O 13º salário do INSS, conhecido oficialmente como abono anual, é um dos pagamentos mais esperados por milhões de aposentados e pensionistas no Brasil. Para 2026, uma série de atualizações em valores, regras fiscais e no calendário de pagamentos merece atenção especial dos segurados.
Compreender estas alterações é fundamental para um planejamento financeiro adequado e para garantir que o benefício seja recebido corretamente. As mudanças no 13º salário envolvem desde o reajuste do piso e teto previdenciário até novas faixas de isenção de impostos. Confira a seguir os detalhes que podem impactar seu bolso.
Mudanças no 13º do INSS para 2026

Imagem: Notícias Concursos
As alterações para o abono anual de 2026 estão centradas em três pontos principais: o reajuste dos valores dos benefícios, a mudança na faixa de isenção do Imposto de Renda e a indefinição sobre a antecipação do calendário de pagamentos.
Reajuste do piso e teto previdenciário
Com o reajuste anual, os valores base para o cálculo dos benefícios foram atualizados, impactando diretamente o 13º salário. Para 2026, os valores de referência são:
- Piso Previdenciário: Fixado em R$ 1.621,00. Quem recebe este valor durante o ano todo terá um 13º salário integral correspondente, pago em duas parcelas de R$ 810,50.
- Teto do INSS: Atualizado para R$ 8.475,55. Beneficiários que recebem o teto também têm direito ao valor integral, com a segunda parcela sujeita aos descontos de Imposto de Renda.

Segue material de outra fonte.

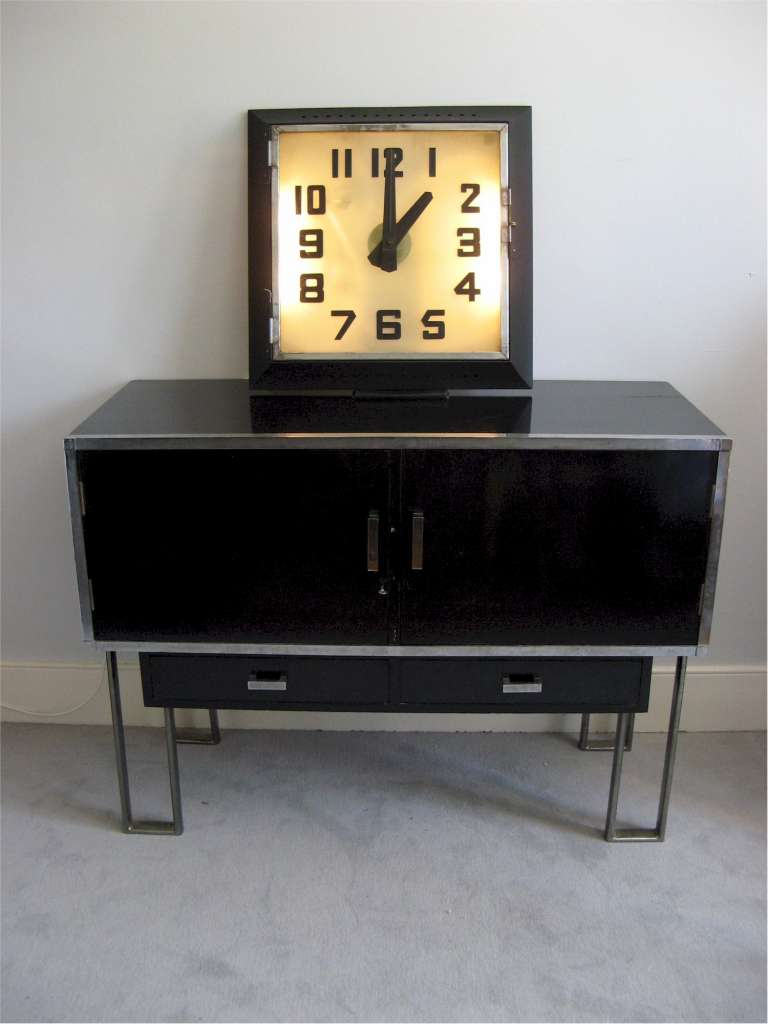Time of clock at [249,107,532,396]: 1:00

Nova faixa de isenção do Imposto de Renda
Em 2026, quem recebe até R$ 5.000,00 mensais fica isento do desconto na segunda parcela do 13º salário. Essa medida beneficia uma grande parcela dos aposentados e pensionistas, que passarão a receber um valor líquido maior.
Quem tem direito ao 13º salário do INSS?
O abono anual é um direito de todos os segurados que, durante o ano, receberam benefícios de natureza previdenciária e contributiva. A lista de benefícios elegíveis inclui:
- Aposentadorias (todas as modalidades)
- Pensão por morte
- Auxílio-doença
- Auxílio-acidente
- Auxílio-reclusão
É importante destacar que beneficiários de programas assistenciais, como o Benefício de Prestação Continuada (BPC/Loas) e a Renda Mensal Vitalícia (RMV), não têm direito ao recebimento do 13º salário, pois estes não possuem natureza previdenciária.

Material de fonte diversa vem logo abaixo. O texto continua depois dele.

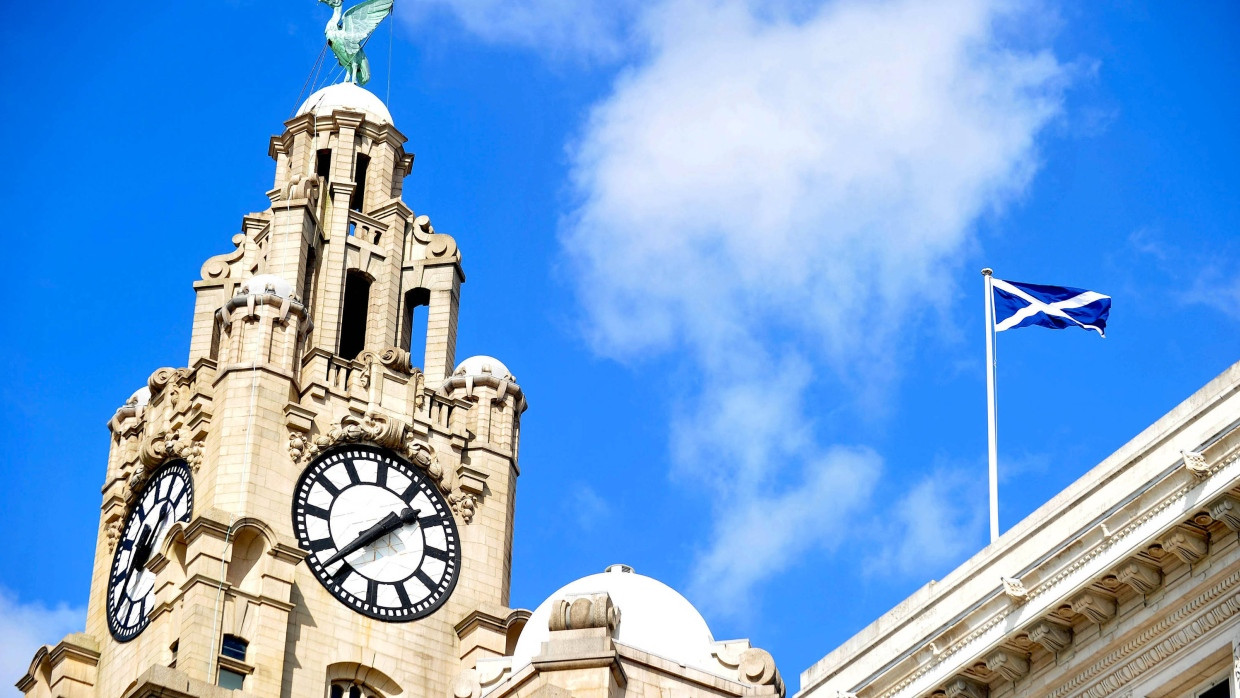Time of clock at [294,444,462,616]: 1:37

Calendário de pagamentos: Antecipação ainda é incerteza
Nos últimos anos, o Governo Federal adotou a estratégia de antecipar o pagamento do 13º salário para o primeiro semestre, como forma de estimular a economia. No entanto, para 2026, o decreto que confirma essa antecipação ainda não foi publicado.

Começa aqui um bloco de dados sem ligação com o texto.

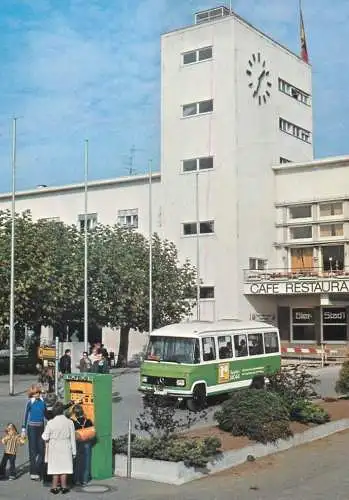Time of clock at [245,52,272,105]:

Dessa forma, existem dois cenários possíveis:
- Manutenção da antecipação: Se o padrão recente for mantido, a primeira parcela seria paga entre abril e maio, e a segunda, entre maio e junho.
- Retorno ao calendário tradicional: Caso não haja antecipação, os pagamentos voltam para o cronograma padrão, com a primeira parcela sendo depositada em agosto e a segunda em novembro.
Os beneficiários devem acompanhar os comunicados oficiais do INSS e do Governo Federal para confirmar as datas exatas.